G80 programmable power

Discussion in 'Architecture and Products' started by Pigman BABY!!!, Jan 25, 2007.

  1. Bob

    Bob
    Regular Subscriber

    Joined:
    Apr 22, 2004
    Messages:
    424
    Likes Received:
    47
    Now you're violating the inter-instruction dependency chains, aren't you?
     
  2. Jawed

    Legend

    Joined:
    Oct 2, 2004
    Messages:
    10,873
    Likes Received:
    767
    Location:
    London
    I don't know, because I don't know what the latency from write to read is.

    Jawed
     
  3. Anarchist4000

    Veteran Regular

    Joined:
    May 8, 2004
    Messages:
    1,439
    Likes Received:
    359
    Efficiency really depends on what kind of data you're doing. Vec3+1 won't necessarily perform poorly at processing scalars if you have a 1:1 ratio of Vec3 to scalars and they aren't dependent on eachother. And I think it can safely be said that most of the numbers involved in graphics and 3D physics are Vec3's. Heck something like Vec3+1+1 might also work equally well, sort of a mix of both worlds.

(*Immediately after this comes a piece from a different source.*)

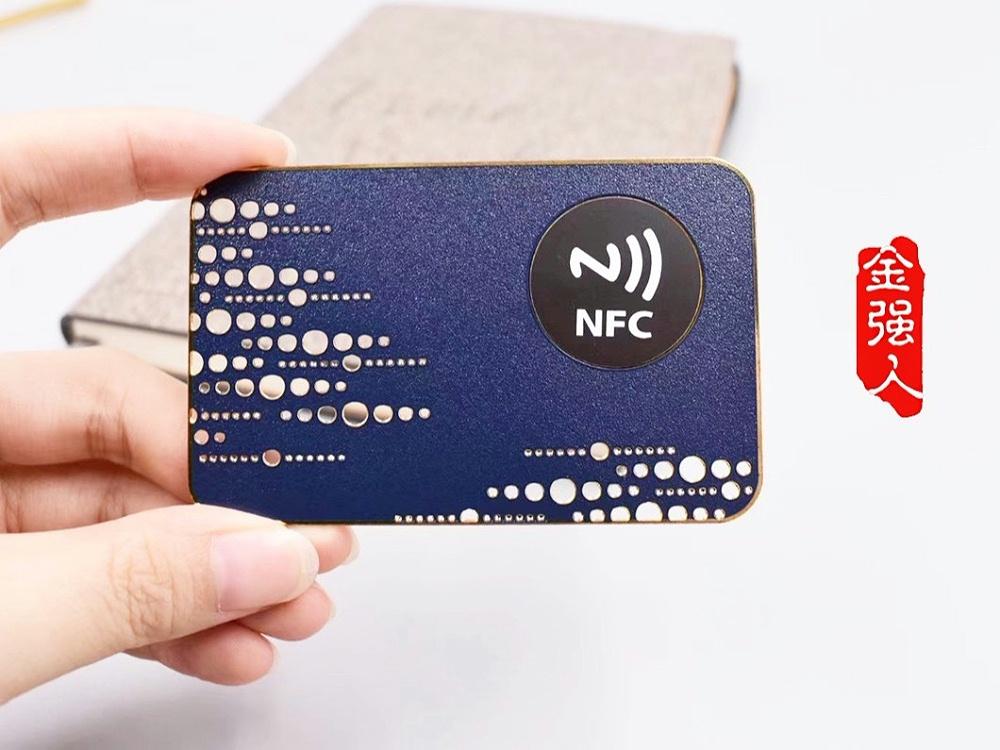 免费设计_定制_雅兰腐蚀个性镂空NFC金属芯片卡样版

    Also what would the transistor/die size difference be between a Vec3 MADD and scalar processor capable of performing every instruction? I'm sure the special functions take up a fair amount of transistors.
     
  4. Jawed

    Legend

    Joined:
    Oct 2, 2004
    Messages:
    10,873
    Likes Received:
    767
    Location:
    London
    Ha! yeah, I can't crunch it up like that because of the dependency chain (I thought I was in the clear as long as there was one-clock difference, but I was forgetting the entire width of the MAD unit needs to have its source operands ready).

    In fact I can't see any opportunity to crunch this up. So, which holes are superfluous?

    [​IMG]


    Jawed
     
  5. Jawed

    Legend

    Joined:
    Oct 2, 2004
    Messages:
    10,873
    Likes Received:
    767
    Location:
    London
    In a unified GPU there's perhaps some conflict between the most common parallelism for vertex shaders versus pixel shaders. In older GPUs, VS pipelines seem to be based upon vec4+scalar, while PS pipelines are based upon vec3+scalar (or vec4).

    This thread introduced the concept of the Multifunction Interpolator (which also performs SF):

    http://www.beyond3d.com/forum/showthread.php?t=31854

    if you do a search on Multifunction Interpolator you'll get a decent selection of stuff (from other threads, too) to read on how NVidia designed for compactness in the SF units. At the same time, transistor efficiency was improved by implementing interpolation functionality there, too - principally by extending the look-up tables to cover both types of calculation (as there's a large overlap between interpolation and SF) and partitioning the calculation into parallel pipeline stages.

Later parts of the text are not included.